High levels of kappa free light chain — a protein that makes up a portion of immunoglobulins (antibodies) — in the bloodstream may indicate the presence of myasthenia gravis (MG) in patients who are harder to diagnose, a study has found. That includes those testing negative for MG autoantibodies or with suspected ocular MG.
The study, “High κ free light chain is a potential biomarker for double seronegative and ocular myasthenia gravis,” was published in the journal Neurology: Neuroimmunology & Neuroinflammation.
MG is caused by the production of self-reactive antibodies, or autoantibodies, that wrongly target proteins necessary for muscle contraction. That results in fatigue and muscle weakness that could be generalized or restricted to a group of muscles in the body.
Approximately 90% of MG patients are seropositive, meaning they have large amounts of antibodies targeting acetylcholine receptors (AChRs), muscle-specific kinase (MuSK), or lipoprotein receptor-related protein 4 (LRP4) in the bloodstream. However, in 10% of the cases no such autoantibodies are detected, and patients are deemed seronegative.
“The failure in finding a specific antibody for MG leaves a degree of insecurity in the diagnosis of SN [seronegative]-MG,” researchers wrote. “A biomarker for MG in these patients may therefore add confidence in the diagnosis of MG.”

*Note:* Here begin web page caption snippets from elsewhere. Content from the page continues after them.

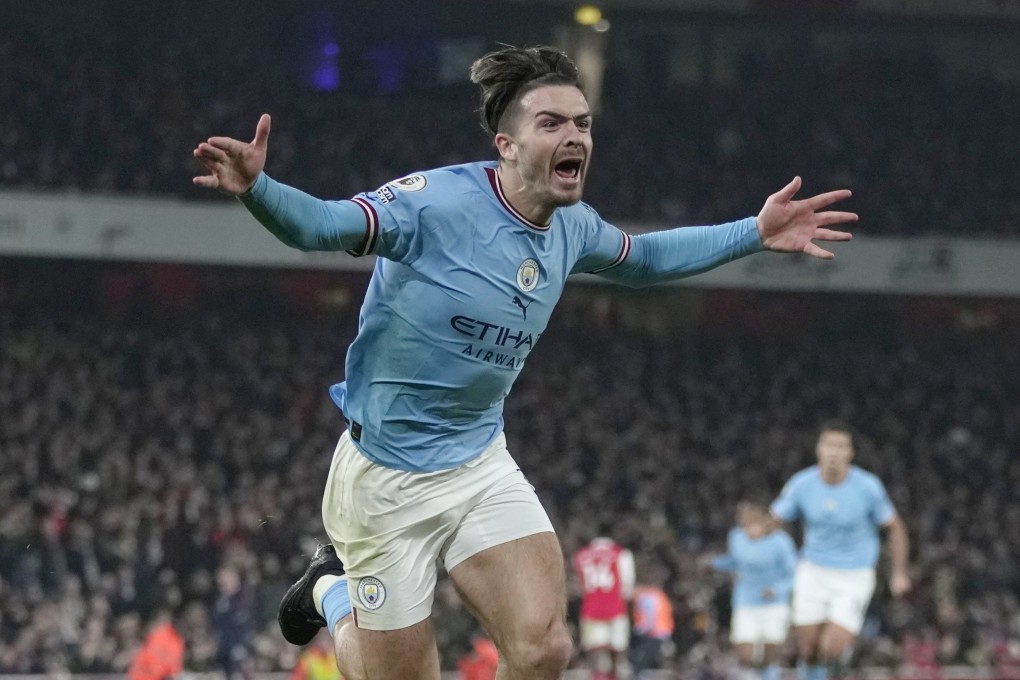Manchester City’s Jack Grealish celebrates after scoring his side’s second goal against Arsenal. Photo: AP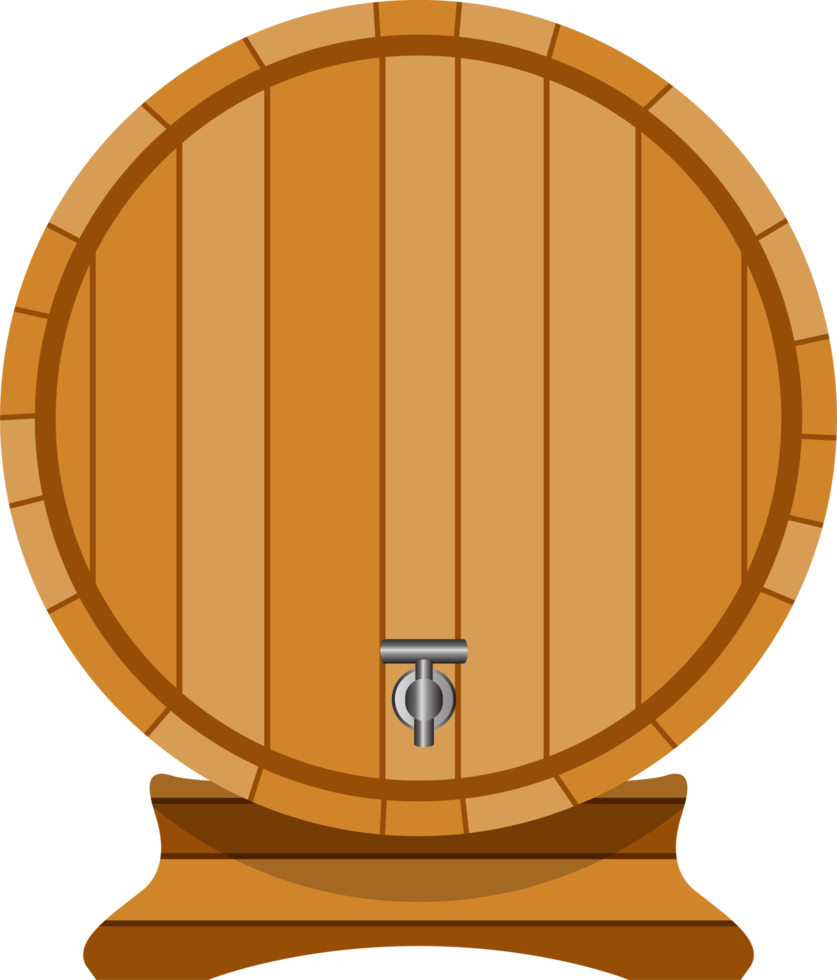 Wine barrel clipart design illustration png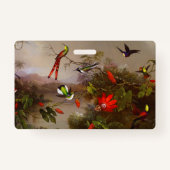 Tropisch landschap met tien kolibries kop badge (Achterkant)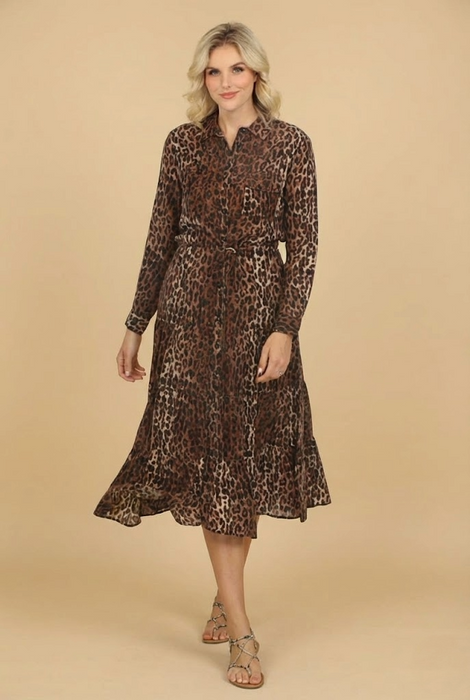 Johnny Was Workshop Leopard Western Tiered Silk Midi Dress Boho Chic W37624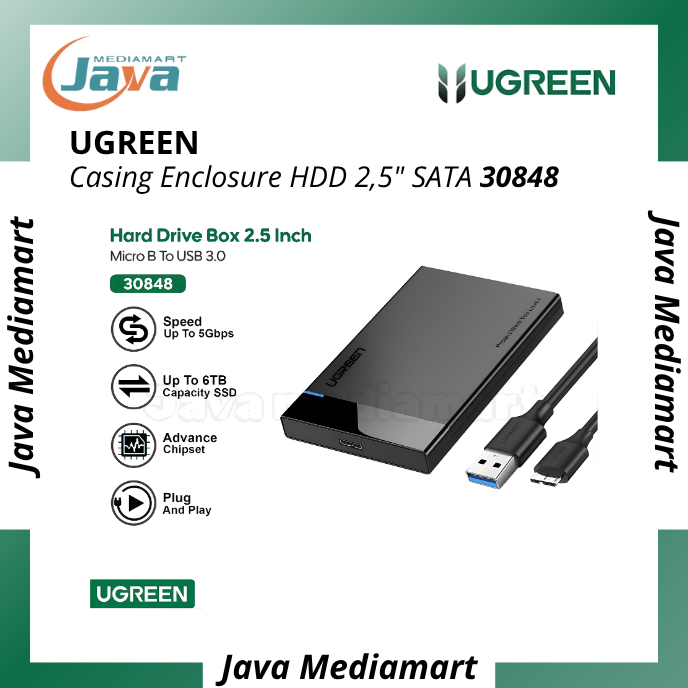 UGREEN Casing Enclosure Hard Disk External 2,5" SATA USB 3.0 30848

In other autoimmune diseases, the levels of free light chains (FLC) — proteins that make up a part of antibodies produced by specialized white blood cells, called plasma cells — may be abnormally high.
The only study to date assessing the levels of gamma and kappa FLC in MG patients reported an elevation in both FLC forms. Based on these findings, investigators at Tel Aviv University in Israel hypothesized that the two FLC forms could be biomarkers for MG, especially for the difficult-to-diagnose SN-MG.
To test the hypothesis, they gathered blood samples from 73 MG patients (mean age 59.1), including 20 who were seronegative for anti-AChR and anti-MuSK antibodies, and 53 who were seropositive for anti-AChR antibodies. The investigators did the same for 49 healthy individuals, who served as controls.
Among the patients, 45 had generalized MG, 24 had ocular MG, and four had an unknown form of the disease.
Analyses showed that MG patients had higher levels of kappa FLC in the blood compared to controls (23.7 mg/L vs. 15.9 mg/L). Higher levels also were seen in seronegative patients (26.8 mg/L) and people with ocular MG (23 mg/L).
In contrast, levels of gamma FLC were not significantly different when comparing MG patients and controls (15.9 mg/L versus 14.5 mg/L).
Additional statistical analyses showed that kappa FLC levels equal or higher than 25 mg/L indicated the presence of MG in seronegative patients and people with ocular MG with a specificity of 98%. Specificity refers to how well a test is able to identify individuals who do not have a disease or particular feature (true negatives).
“Elevated serum κ [kappa] FLC may serve as a biomarker for MG in suspected patients who are double seronegative and in those with only ocular manifestations when serology is inconclusive,” the investigators concluded.